In 1985 the Superior Court granted the motion for summary judgment, finding that Carole and Gerald were cohabiting at the time of conception and birth and that Gerald was neither sterile nor impotent.
Issue.
Does the presumption established by the law infringe upon the due process rights of a man who wishes to establish his paternity of a child born to the wife of another man or infringe upon the constitutional right of the child to maintain a relationship with her natural father?
Held.
[ Please provide a description of the decision(s) of this case ]
Michael contends as a matter of substantive due process that because he has established a parental relationship with Victoria, protection of Gerald and Carole’s marital union is an insufficient state interest to support termination of the relationship. However, Michael’s interest must be a fundamental liberty to be constitutionally protected.
Historically, the marital family has been protected rather than the potential father outside of the marriage. The presumption of legitimacy was fundamental at common law, and could be rebutted only by a husband who was incapable of procreation or had no access to his wife during the relative period. The policy rationales were the aversion to declaring children illegitimate and the peace and tranquility of the States and families. No modern or historical precedent similarly recognizes the power of the natural father to assert parental rights.
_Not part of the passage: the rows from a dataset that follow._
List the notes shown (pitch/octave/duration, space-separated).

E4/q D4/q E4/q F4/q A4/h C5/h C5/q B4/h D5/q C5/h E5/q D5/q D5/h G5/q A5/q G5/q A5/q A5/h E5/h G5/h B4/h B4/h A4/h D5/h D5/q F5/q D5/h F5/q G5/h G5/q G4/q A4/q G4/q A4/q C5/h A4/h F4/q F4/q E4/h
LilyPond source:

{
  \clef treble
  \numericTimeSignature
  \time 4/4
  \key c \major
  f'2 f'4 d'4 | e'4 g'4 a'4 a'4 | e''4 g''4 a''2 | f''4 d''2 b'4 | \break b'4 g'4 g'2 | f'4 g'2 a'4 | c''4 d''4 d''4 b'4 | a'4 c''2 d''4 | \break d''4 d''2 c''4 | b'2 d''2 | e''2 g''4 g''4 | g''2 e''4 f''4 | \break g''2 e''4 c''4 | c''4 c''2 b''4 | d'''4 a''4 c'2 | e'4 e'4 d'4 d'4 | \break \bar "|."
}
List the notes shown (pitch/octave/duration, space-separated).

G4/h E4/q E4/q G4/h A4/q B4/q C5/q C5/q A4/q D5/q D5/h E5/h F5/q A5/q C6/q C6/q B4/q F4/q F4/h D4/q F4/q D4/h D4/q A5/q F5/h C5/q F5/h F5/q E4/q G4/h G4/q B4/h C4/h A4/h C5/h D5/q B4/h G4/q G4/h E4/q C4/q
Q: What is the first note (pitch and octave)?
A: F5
Michael must establish not that society has traditionally allowed a natural father in his circumstances to establish paternity, but that it has traditionally accorded such a father parental rights. To provide protection to an adulterous natural father is to deny protection to a marital father.
Victoria’s due process challenge is weaker than Michael’s. Her claim that a State must recognize multiple fatherhood has no support in history or tradition. The Court declines to accept Victoria’s argument that she had no opportunity to rebut the presumption of her legitimacy, because Victoria is not illegitimate.
Dissent.
If we had looked to tradition with such specificity in past cases, many decisions would have had a different result. The plurality ignores the developing society in which we live. Liberty must include the freedom not to conform. This is not a new interest, in that of a parent and a child in their relationship with one another. The plurality’s decision is striking considering the precedent preventing States from denying important interests to those in situations that do not fit the government’s narrow view of the family.
Discussion.
The dissent accuses the plurality of being too specific in its search of history to support the right claimed by appellant. An omitted concurring opinion agreed in the sense that it objected that the plurality’s historical analysis might foreclose the identification of future liberty interests.